EXERCISE PROMPT: Rewrite the lines below, replacing every "camera" with "viewer" and keeping everything else the same. Leave the pictures out of your version.

-- START RECORDS FOR THIS TASK --

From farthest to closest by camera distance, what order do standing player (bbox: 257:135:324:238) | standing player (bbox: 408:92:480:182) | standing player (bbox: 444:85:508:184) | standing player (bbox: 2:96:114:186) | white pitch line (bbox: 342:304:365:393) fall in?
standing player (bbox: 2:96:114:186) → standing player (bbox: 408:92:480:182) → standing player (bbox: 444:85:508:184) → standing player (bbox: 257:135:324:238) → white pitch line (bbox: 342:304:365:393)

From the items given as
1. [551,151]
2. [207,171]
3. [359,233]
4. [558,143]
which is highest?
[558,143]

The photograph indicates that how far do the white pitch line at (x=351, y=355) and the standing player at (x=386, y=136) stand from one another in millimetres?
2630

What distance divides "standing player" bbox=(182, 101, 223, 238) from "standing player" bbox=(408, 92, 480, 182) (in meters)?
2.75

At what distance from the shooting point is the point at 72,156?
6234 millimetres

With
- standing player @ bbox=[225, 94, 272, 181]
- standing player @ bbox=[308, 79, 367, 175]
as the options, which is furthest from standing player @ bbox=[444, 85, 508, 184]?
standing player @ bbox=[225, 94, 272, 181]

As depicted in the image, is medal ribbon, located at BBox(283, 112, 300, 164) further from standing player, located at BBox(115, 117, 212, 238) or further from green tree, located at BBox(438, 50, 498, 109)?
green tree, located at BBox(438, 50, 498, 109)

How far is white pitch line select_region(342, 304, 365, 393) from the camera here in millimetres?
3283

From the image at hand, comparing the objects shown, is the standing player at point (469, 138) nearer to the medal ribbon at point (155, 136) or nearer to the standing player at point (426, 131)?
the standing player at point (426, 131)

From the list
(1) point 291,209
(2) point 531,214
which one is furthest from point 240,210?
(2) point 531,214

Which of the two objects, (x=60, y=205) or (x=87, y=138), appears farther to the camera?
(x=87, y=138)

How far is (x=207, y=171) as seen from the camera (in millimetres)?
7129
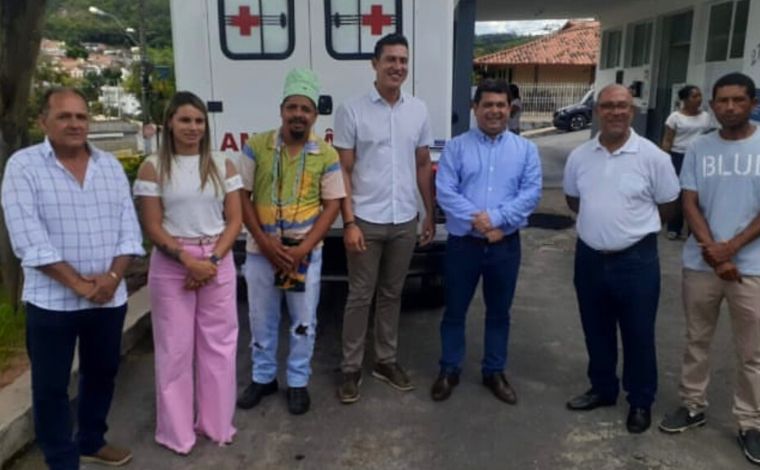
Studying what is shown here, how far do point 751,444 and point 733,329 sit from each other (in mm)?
544

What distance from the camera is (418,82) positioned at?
15.2ft

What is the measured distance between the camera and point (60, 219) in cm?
279

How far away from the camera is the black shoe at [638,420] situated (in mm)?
3574

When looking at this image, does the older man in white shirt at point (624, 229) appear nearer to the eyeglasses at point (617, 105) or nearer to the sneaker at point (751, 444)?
the eyeglasses at point (617, 105)

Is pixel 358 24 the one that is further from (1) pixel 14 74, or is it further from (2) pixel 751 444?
(2) pixel 751 444

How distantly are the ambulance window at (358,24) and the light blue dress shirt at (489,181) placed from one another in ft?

-- END RECORDS FOR THIS TASK --

WORKED ANSWER:
From farthest to closest by viewer distance, what order do standing player (bbox: 257:135:324:238) | standing player (bbox: 408:92:480:182) | standing player (bbox: 444:85:508:184) | standing player (bbox: 2:96:114:186) | white pitch line (bbox: 342:304:365:393) fall in?
standing player (bbox: 2:96:114:186) → standing player (bbox: 408:92:480:182) → standing player (bbox: 444:85:508:184) → standing player (bbox: 257:135:324:238) → white pitch line (bbox: 342:304:365:393)

From the items given as
1. [551,151]
2. [207,171]
3. [359,233]
4. [558,143]
which is highest?
[558,143]

The photograph indicates that how far do the white pitch line at (x=351, y=355) and the standing player at (x=386, y=136) stand from one another in millimetres?
2630

What distance divides "standing player" bbox=(182, 101, 223, 238) from "standing player" bbox=(408, 92, 480, 182) (in meters)?
2.75

At what distance from the shooting point is the point at 72,156?
6234 millimetres

With
- standing player @ bbox=[225, 94, 272, 181]
- standing player @ bbox=[308, 79, 367, 175]
as the options, which is furthest from standing player @ bbox=[444, 85, 508, 184]?
standing player @ bbox=[225, 94, 272, 181]

As depicted in the image, is medal ribbon, located at BBox(283, 112, 300, 164) further from standing player, located at BBox(115, 117, 212, 238) or further from green tree, located at BBox(438, 50, 498, 109)?
green tree, located at BBox(438, 50, 498, 109)

How far is white pitch line select_region(342, 304, 365, 393) from the viewer here in millimetres?
3283

From the image at hand, comparing the objects shown, is the standing player at point (469, 138) nearer to the medal ribbon at point (155, 136) or nearer to the standing player at point (426, 131)?
the standing player at point (426, 131)

From the list
(1) point 291,209
(2) point 531,214
which one is furthest from point 240,210?
(2) point 531,214

Which of the two objects, (x=60, y=205) or (x=87, y=138), appears farther to the viewer?
(x=87, y=138)

How far is (x=207, y=171) as seen from the viewer (in millimetres)?
7129
Studying what is shown here, how far do point 751,444 and point 733,329 sit from each other (in mm)?
544

What distance from the viewer is (418,82) positioned at?
15.2ft

What is the measured distance between the viewer and point (60, 219) in cm?
279

How far away from the viewer is the black shoe at [638,420] situated (in mm)?
3574

When looking at this image, does the older man in white shirt at point (624, 229) appear nearer to the eyeglasses at point (617, 105) or nearer to the sneaker at point (751, 444)?
the eyeglasses at point (617, 105)

Is pixel 358 24 the one that is further from (1) pixel 14 74, or is it further from (2) pixel 751 444?
(2) pixel 751 444

How distantly are the ambulance window at (358,24) and the light blue dress shirt at (489,181) placed from one another in ft?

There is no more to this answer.